BPの上級社外取締役を務めるアマンダ・ブラン氏は、同社ウェブサイトに掲載した声明で、「取締役会は、容認できないガバナンス上の問題や不適切な行動を把握し、驚きと失望を感じている。これを受け、断固たる措置を講じた」と述べた。声明では、詳細には触れなかった。
マニフォールド氏の突然の失脚により、BPで続く深刻な経営混乱はさらに長引くことになる。BPは長年の業績低迷から立て直しを図る局面にあった。マニフォールド氏は、マリー・オーキンクロス前最高経営責任者(CEO)の退任と、後任としてメグ・オニール氏を起用する人事で重要な役割を果たしていた。

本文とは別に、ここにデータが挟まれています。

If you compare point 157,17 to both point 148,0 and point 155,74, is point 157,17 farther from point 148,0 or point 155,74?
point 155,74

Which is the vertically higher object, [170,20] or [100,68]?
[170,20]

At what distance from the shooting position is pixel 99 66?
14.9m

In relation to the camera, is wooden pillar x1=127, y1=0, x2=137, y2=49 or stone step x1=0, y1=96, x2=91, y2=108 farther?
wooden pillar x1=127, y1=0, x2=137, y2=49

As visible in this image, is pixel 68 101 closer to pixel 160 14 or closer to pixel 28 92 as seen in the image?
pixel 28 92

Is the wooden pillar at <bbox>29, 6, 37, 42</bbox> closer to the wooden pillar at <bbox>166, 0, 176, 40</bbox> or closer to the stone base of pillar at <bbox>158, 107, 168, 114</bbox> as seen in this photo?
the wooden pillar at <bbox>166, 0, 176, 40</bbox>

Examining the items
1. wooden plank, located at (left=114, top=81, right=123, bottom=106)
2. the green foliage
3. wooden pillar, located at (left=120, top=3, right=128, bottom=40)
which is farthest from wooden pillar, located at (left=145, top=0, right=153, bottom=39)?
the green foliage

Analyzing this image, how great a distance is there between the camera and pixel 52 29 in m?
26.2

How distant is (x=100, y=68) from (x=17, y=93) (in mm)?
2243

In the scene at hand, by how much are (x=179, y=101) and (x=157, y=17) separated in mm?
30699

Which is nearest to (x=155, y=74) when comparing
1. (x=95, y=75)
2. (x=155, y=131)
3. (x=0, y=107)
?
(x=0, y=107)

マニフォールド氏は建設資材業界の元経営幹部で、昨年後半にBPへ加わった。不振のグリーン投資の巻き戻しと化石燃料分野への投資拡大をより迅速に進める経営改革を推進。投資家の信頼回復に向けて断固とした施策を打ち出してきたことで、複数の主要投資家の間でおおむね高い評価を得ていた。
会長解任の報道を受けて、BP株は一時、9%余り下げる場面もあった。
原題:BP Fires Board Chair on Governance Concerns Only Months Into Job(抜粋)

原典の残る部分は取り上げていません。